An approved change to a Charlotte ordinance will prevent protestors and other groups from projecting amplified sound including bullhorns and loud speakers within 150 feet of operating churches, schools, and medical clinics.
City council put this to a vote Monday night. At the heart of the debate beforehand, sat a conflict between pro-life protesting group Love Life and the Preferred Women’s Health Center of Charlotte.
Protestors spoke out about abortion rights and the noise ordinance proposed by the city while also standing on the dais and displaying a banner suggesting that the city ‘silences women’ and ‘amplifies misogyny.'
The two groups have been at odds for years. Employees of the clinic claim the protestors’ methods are too aggressive and loud outside their facility.
From the start Monday, as speakers gathered outside council chambers, it became clear – there were two clear sides planning to speak during the public comment for this issue.
Those “for” the ordinance change said they don’t realistically expect the protestors to leave the area, but would welcome a noise buffer, considering it a step in the right direction.
“You can get your message across without it being at a volume that is damaging to people mentally and physically,” Nicole Ash said.
Representatives of the Love Life group said they believed the entire effort and change was pointed toward their presence outside the clinic.
“It is targeted to the pro-life message,” Pastor Leon Threntt said. “It’s targeted to the Love Life team that’s out there on Latrobe Drive.”
After receiving several verbal warnings to return and be seated, the City Council called a recess and three of the individuals involved were arrested and charged with disrupting an official meeting.
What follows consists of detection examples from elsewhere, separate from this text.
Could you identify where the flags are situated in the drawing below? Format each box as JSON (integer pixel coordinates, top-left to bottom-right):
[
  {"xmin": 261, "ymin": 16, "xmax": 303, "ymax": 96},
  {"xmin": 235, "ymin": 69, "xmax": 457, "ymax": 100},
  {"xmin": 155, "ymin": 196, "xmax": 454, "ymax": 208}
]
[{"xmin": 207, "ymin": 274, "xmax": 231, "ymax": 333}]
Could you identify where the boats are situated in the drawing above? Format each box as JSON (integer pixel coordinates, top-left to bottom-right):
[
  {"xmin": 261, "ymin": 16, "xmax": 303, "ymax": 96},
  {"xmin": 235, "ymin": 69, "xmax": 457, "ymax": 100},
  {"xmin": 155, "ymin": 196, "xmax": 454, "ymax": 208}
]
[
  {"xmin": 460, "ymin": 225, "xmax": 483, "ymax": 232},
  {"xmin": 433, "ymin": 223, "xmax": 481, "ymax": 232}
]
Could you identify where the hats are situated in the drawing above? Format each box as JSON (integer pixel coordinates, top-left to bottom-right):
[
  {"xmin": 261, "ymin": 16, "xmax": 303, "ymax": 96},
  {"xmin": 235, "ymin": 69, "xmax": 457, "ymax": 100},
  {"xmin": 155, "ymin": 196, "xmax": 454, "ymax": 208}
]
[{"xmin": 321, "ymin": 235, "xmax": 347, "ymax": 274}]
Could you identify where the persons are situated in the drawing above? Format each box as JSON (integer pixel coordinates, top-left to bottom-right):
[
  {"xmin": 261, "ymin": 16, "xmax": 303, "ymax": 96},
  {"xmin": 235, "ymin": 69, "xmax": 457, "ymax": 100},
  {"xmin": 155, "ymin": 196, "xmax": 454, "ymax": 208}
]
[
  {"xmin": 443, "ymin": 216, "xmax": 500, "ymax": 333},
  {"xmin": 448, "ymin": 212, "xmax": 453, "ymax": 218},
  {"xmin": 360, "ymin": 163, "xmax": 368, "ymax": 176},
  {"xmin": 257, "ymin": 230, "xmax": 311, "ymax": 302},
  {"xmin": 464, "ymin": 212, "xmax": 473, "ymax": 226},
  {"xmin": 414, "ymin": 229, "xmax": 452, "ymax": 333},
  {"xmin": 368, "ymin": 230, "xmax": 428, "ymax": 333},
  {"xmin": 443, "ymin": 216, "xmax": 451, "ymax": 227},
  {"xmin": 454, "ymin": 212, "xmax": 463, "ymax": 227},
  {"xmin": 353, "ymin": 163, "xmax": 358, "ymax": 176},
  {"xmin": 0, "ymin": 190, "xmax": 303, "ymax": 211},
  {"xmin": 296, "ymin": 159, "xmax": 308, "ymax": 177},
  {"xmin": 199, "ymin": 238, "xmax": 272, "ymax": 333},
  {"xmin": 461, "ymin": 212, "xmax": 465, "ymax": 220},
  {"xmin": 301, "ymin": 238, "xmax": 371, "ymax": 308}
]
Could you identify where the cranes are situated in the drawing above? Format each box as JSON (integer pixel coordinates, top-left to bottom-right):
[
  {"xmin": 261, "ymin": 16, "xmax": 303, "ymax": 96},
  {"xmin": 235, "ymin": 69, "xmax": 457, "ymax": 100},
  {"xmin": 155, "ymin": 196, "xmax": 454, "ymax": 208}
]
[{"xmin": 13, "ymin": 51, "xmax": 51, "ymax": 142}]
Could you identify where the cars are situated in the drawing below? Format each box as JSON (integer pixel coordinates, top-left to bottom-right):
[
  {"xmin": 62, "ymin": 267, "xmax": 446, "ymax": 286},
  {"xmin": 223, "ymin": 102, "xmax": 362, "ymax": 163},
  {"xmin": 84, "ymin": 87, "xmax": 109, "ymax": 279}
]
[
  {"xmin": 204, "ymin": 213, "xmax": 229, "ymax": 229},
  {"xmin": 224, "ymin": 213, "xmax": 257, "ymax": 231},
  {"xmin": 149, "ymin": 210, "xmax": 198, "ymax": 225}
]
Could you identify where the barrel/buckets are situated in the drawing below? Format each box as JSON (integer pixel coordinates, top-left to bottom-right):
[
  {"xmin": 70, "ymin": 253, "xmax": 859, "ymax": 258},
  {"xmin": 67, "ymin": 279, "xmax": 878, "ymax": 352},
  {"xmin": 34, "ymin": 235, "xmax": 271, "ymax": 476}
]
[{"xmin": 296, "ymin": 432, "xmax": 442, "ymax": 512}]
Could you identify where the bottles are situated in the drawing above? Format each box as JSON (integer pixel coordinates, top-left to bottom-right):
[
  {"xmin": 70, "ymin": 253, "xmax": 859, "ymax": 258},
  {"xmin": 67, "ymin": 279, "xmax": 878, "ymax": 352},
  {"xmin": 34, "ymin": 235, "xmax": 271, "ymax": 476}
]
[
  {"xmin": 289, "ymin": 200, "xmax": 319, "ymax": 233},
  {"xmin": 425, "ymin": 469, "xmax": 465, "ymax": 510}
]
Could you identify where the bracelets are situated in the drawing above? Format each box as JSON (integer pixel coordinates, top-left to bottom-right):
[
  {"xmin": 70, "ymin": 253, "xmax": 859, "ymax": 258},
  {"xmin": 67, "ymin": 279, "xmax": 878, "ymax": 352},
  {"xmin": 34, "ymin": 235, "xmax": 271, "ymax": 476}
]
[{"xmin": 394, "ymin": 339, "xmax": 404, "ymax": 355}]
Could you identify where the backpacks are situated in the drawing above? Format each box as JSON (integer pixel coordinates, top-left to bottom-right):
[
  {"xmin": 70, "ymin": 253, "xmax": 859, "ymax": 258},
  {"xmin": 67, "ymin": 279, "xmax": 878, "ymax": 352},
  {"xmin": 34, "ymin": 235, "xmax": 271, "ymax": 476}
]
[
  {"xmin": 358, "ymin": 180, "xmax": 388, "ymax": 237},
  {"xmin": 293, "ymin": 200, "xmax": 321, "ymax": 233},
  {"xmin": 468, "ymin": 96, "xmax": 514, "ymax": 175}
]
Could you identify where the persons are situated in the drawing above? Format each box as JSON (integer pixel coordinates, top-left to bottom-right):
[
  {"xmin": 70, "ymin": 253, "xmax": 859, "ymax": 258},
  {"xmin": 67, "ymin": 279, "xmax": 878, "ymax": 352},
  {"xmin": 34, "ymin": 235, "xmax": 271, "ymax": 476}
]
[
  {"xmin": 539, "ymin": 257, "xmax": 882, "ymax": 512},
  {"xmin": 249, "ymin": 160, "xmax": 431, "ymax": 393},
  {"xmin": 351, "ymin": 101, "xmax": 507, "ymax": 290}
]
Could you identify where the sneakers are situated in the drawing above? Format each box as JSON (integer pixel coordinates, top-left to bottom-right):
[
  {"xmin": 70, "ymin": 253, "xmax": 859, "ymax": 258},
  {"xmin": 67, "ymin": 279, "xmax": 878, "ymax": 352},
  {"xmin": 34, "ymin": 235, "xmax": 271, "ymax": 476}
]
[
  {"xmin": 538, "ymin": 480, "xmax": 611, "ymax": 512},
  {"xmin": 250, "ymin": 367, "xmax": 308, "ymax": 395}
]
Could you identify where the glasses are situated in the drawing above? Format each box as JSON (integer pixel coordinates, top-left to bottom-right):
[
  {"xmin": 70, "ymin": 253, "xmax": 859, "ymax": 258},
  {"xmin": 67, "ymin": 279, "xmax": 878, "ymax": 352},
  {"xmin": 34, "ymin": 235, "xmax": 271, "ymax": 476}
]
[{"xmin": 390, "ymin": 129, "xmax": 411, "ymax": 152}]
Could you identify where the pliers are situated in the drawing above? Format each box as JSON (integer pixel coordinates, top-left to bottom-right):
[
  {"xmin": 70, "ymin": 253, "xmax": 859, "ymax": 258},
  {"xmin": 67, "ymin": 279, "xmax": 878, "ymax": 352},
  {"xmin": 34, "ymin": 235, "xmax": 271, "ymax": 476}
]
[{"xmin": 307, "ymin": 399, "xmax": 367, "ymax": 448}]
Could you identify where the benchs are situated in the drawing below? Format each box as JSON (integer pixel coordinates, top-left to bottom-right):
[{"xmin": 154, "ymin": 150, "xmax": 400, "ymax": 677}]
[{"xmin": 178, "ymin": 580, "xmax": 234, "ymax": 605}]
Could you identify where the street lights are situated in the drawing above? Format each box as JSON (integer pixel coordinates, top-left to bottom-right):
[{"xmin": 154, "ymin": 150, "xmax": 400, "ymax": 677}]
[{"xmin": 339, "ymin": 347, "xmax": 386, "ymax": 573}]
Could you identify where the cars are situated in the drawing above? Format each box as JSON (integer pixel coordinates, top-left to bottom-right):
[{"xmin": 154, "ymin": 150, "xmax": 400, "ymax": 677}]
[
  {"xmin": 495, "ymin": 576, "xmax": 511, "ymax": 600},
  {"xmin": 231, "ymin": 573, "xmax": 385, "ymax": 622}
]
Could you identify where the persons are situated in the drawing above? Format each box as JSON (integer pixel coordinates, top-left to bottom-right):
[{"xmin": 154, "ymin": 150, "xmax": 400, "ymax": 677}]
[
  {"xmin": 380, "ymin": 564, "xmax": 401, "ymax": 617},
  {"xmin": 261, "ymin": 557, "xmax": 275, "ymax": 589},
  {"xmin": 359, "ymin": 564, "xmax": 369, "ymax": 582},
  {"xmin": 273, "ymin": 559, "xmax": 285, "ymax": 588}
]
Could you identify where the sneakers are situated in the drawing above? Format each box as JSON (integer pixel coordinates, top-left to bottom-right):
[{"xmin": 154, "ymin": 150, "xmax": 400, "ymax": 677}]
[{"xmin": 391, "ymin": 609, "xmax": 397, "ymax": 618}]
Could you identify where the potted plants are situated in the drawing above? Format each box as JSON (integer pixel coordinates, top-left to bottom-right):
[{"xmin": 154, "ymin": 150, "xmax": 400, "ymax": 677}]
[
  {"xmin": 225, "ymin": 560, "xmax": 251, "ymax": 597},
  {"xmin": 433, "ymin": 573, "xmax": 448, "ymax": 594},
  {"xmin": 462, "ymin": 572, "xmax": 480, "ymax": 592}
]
Two other suspects ran from the building and have not been apprehended.
Landon Rice, 24, Julia McCarthy, 18, and Benson Crooks, 21, were arrested. They each face charges of failing to disperse on command.
Within the meeting, more than 100 people spoke for and against.
Some insisted the proposed ordinance changes impede their freedom of speech.
“If government can restrict one place that you cannot proclaim your message, it can restrict any place,” one of those speakers said from the podium.
And others insisted, it’s not about the content of the message, but the method used.
“This is not a vote about abortion,” another speaker said. “It’s not about religious beliefs, it’s about the right for all the citizens in this city to feel safe.”